O caso da Metalogalva é particular, porque fatura mais de 75 milhões de euros. Aliás, a previsão para 2024 fixava-se nos 80 milhões de euros. Segundo Rafael Campos Pereira, quem tem capacidade financeira ter produção nos EUA é “um grupo muito limitado, apesar de nos Estados Unidos ser mais rápido abrir fábricas do que na Europa”.

“Lá não existe burocracia, mas apoio ao empreendedorismo e à criação de riqueza. Aqui há mais hostilidade aos investimentos. A UE pode agilizar os processos, reduzir os constrangimentos e os custos de contexto e apostar em tecnologia”, sugere o vice-presidente da AIMMAP.

Alertando que a escassez de mão-de-obra qualificada e o “inferno burocrático” são os maiores entraves da indústria, Rafael Campos Pereira considera que “os EUA, para o mal ou para o bem, continuam a acelerar, enquanto nós continuamos a regular, como isentar os nossos concorrentes do exterior da Europa e taxar as matérias-primas de que as nossas empresas precisam, nomeadamente o alumínio”.

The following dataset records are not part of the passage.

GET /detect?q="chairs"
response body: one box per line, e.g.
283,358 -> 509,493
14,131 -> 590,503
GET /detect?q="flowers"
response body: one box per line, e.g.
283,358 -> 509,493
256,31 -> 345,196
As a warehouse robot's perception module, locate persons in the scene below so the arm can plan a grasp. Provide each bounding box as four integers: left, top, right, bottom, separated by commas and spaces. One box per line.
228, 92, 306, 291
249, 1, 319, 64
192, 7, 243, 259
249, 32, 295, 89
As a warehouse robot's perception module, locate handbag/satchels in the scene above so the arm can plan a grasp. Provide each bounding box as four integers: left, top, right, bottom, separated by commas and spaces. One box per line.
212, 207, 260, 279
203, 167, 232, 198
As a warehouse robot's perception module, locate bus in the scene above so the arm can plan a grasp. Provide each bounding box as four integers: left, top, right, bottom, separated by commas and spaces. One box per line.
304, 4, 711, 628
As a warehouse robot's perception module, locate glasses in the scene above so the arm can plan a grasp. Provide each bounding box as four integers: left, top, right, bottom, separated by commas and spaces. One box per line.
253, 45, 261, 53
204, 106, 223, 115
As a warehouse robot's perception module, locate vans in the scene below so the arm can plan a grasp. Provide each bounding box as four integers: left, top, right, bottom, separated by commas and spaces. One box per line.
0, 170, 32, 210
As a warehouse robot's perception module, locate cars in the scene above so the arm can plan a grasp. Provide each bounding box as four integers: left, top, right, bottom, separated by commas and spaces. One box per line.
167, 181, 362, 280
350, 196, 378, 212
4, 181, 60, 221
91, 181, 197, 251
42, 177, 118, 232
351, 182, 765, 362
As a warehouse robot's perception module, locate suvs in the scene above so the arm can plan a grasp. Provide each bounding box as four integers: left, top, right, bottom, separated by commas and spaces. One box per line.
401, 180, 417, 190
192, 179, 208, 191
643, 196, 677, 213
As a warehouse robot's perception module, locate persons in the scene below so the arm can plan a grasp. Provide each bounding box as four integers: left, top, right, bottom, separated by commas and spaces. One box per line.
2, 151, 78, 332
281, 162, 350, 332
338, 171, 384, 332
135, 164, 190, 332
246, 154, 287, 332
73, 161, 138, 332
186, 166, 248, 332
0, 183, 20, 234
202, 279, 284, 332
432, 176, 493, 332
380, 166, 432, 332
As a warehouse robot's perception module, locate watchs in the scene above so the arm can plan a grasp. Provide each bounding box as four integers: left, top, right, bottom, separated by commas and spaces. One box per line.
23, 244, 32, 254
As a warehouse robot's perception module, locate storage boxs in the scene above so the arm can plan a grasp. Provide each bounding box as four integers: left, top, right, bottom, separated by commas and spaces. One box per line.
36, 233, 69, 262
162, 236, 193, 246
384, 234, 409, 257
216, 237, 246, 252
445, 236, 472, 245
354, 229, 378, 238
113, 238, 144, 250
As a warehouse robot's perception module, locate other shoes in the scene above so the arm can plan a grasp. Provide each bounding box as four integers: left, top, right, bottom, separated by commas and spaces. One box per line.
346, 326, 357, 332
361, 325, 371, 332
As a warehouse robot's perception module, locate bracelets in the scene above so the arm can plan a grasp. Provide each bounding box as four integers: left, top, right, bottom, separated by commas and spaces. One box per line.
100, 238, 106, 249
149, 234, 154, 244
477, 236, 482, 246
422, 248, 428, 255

O produtor vinícola João Portugal Ramos, CEO do grupo com o mesmo nome, exporta cerca de 5% dos seus vinhos para os Estados Unidos. Ao ECO, admite que ainda não tem um plano de contingência, mas teme as consequências. “Temos de ver o impacto que isto causa em termos percentuais e depois trocar impressões com os nossos importadores e, eventualmente, encontrar o melhor caminho possível dentro de um quadro que se afigura nada favorável. O que se pode fazer?”, afirmou o enólogo da empresa responsável por vinhos como Marquês de Borba, Conde Vimioso e Pouca Roupa.

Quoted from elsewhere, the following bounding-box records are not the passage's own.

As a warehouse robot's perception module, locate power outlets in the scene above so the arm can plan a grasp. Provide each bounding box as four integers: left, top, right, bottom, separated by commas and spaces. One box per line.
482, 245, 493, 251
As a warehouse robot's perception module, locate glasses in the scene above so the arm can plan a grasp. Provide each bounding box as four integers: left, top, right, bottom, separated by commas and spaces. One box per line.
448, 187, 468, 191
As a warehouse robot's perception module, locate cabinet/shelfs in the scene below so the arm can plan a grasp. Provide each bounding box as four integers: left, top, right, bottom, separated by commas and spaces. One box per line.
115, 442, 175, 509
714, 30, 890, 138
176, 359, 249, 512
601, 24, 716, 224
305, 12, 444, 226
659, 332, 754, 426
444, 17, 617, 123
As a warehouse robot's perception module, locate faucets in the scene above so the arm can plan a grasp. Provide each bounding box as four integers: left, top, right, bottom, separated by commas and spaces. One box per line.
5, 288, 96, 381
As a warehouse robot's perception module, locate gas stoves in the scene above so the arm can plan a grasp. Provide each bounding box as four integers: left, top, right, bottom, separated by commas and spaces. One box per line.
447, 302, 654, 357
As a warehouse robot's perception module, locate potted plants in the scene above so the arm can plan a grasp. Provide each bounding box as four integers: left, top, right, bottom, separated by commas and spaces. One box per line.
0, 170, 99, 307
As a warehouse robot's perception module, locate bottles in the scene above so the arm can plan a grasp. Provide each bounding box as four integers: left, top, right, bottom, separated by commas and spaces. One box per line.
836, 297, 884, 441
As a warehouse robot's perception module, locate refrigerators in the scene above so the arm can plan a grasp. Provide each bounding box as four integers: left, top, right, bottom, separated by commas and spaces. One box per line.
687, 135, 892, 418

Agroalimentar acredita no “bom senso” negocial

A Federação das Indústrias Portuguesas Agro-Alimentares (FIPA) está na expectativa, contudo acredita que o “bom senso nas relações comerciais entre a UE e os EUA irá prevalecer”, como sinalizou ao ECO. Em 2023, a indústria alimentar e das bebidas exportou para os EUA 711 milhões de euros, o que representou cerca de 9% do total das exportações.

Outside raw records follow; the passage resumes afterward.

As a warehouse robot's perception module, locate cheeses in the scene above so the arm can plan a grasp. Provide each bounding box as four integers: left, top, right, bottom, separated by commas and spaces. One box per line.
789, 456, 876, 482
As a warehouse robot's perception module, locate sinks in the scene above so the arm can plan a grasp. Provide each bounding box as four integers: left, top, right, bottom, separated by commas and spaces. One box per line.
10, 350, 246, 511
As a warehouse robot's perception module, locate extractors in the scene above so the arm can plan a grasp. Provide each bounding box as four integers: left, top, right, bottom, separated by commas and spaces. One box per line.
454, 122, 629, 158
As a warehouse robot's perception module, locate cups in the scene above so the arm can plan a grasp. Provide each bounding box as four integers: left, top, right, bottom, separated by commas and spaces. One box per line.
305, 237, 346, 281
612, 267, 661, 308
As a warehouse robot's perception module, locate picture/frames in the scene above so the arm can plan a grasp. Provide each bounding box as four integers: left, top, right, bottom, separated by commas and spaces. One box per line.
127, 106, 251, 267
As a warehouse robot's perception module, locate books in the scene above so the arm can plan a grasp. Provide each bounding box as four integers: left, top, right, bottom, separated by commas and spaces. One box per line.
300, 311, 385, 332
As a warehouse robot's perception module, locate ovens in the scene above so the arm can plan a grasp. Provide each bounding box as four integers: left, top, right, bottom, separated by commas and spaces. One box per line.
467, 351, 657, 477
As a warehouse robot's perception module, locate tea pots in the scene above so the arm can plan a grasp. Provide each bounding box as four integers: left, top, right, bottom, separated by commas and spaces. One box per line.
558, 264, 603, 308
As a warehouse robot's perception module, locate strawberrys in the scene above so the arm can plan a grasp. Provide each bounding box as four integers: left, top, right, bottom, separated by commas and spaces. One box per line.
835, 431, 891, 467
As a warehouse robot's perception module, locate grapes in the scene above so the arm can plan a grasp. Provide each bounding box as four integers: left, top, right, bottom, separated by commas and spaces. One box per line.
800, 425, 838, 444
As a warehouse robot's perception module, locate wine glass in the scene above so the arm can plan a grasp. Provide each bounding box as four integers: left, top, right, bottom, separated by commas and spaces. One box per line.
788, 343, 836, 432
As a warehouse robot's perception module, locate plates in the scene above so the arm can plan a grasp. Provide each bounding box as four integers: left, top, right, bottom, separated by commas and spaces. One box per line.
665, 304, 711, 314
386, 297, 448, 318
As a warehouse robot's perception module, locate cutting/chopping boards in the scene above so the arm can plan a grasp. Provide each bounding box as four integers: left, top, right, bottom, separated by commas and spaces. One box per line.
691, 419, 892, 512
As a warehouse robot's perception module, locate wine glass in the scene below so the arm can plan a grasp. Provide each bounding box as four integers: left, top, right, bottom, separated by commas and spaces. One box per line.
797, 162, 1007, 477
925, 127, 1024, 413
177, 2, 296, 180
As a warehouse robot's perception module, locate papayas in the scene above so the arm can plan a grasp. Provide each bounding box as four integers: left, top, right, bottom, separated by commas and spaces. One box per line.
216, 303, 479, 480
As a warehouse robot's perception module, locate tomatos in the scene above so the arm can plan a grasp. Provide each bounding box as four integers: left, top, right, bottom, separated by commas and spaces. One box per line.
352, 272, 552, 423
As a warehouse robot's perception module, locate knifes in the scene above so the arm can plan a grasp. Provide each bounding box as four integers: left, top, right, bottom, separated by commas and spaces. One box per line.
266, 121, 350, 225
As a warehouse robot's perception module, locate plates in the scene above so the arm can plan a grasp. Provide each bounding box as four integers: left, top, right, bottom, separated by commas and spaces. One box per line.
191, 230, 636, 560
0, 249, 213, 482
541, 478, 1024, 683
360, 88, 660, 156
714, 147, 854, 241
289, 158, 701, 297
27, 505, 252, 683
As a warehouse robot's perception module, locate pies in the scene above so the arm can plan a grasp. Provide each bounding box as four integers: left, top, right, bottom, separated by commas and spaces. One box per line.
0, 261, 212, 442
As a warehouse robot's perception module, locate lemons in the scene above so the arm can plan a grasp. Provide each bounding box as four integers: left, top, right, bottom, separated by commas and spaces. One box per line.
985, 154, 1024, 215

O setor português do calçado confessou estar “apreensivo” com a potencial imposição de tarifas pelos EUA, embora garanta que não planeia “deixar cair” um mercado estratégico para onde quase duplicou as exportações em cinco anos, como adiantou o diretor de comunicação da Associação Portuguesa dos Industriais do Calçado, Componentes, Artigos de Pele e seus Sucedâneos (APICCAPS) à agência Lusa.

Contactadas pelo ECO, outras associações profissionais e empresas do setor agroalimentar e químico / farmacêutico, nas quais os EUA figuram entre os maiores destinos de exportação, recusaram comentar “especulações” de mercado, remetendo declarações para o momento em que houver uma ordem executiva concreta relacionada com a UE.

Esta semana arrancou com fortes desvalorizações bolsistas devido à guerra comercial. O presidente da maior economia do mundo anunciou a 1 de fevereiro a implementação de tarifas de 25% sobre os bens importados do Canadá e do México e de 10% da China, o que abalou os mercados financeiros. Porém, Donald Trump acabou por chegar a acordo tanto com o México como com o Canadá e atrasar por um mês a imposição de taxas aduaneiras adicionais sobre as importações norte-americanas desses países. O mesmo não ocorreu com a China, uma vez que as tarifas (10%) se tornaram efetivas e tiveram direito a retaliação de Pequim.

A China aplicou taxas de 15% sobre o carvão e o Gás Natural Liquefeito (GNL) e de 10% sobre o petróleo e o equipamento agrícola dos Estados Unidos e foi mais além: abriu uma investigação à Google por alegadas práticas anticoncorrenciais.